Friendly reminder that on the web, you don’t control the execution. There are millions of contexts of device, browser, bandwidth, extensions, and support is a beautiful mess… if you don’t measure, you are blind.
Especially, I see a lot of people migrating from back-end compiled-code culture to component-based JS frameworks and never ever question the total absence of client-side logs collection. On the backend, they had a single (segmented and duplicated, but fully managed) execution environment and yet,instrumented it to the bone. On the frontend… nothing.
I’m not saying it’s simple. Privacy is crucial and you’ll need to think about the mechanics of anonymization and the legal (and ethical) best practices of data minimization. But if you don’t, how do you detect errors and ensure that your product works as intended? You also have to weigh the errors that occur against the business impact they can have. Some errors can happen to all users and have absolutely no impact, so you need some kind of knowledge to dismiss them.
I’m talking about analytics only, but also JS errors collections and reporting, and also CSP violations (I’m rooting for report-to
to reach a large support pretty soon). And I don’t know Web Assembly enough but I guess we’ll need logs there too!
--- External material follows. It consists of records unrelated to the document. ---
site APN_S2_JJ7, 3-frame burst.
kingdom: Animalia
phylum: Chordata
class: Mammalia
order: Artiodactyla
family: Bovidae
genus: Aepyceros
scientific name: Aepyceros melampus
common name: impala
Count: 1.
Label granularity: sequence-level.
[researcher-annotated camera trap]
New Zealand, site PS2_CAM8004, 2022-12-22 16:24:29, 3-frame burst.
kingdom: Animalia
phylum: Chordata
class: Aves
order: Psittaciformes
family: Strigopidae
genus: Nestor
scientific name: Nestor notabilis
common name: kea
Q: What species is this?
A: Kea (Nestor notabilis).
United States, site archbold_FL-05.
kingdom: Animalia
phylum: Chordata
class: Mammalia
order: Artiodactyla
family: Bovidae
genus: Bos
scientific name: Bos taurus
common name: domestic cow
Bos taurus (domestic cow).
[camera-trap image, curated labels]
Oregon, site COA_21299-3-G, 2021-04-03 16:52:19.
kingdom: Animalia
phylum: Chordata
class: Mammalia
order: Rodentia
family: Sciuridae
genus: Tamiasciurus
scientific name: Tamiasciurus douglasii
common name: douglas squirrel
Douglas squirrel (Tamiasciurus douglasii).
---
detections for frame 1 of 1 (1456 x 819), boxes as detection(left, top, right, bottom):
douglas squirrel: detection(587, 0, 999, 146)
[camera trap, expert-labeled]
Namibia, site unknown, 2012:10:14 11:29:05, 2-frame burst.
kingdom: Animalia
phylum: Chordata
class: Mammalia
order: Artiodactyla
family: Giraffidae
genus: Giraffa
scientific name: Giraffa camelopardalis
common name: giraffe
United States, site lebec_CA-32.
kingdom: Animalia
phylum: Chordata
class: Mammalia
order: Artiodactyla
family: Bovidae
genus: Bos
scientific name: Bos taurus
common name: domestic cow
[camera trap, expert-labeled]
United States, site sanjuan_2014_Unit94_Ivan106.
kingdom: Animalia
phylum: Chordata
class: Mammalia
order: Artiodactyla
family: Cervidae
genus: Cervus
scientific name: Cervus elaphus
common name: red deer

Obviously, there’s also a question of ecological footprint. Not only do we ship a lot of JS when, most of the time, HTML and CSS can do the job perfectly but when we don’t measure what happen, we artificially increase our page views… because people reload the page whenever they’re frustrated, or go to an alternative/competitor and load more pages… When you lose efficiency, all of society pays for it.
So: less code, more instrumentation, and a real focus on every signal the real users experience can provide, to optimize their usage so that they don’t have to click twice or reload a page for the content or service to be available. Agreed?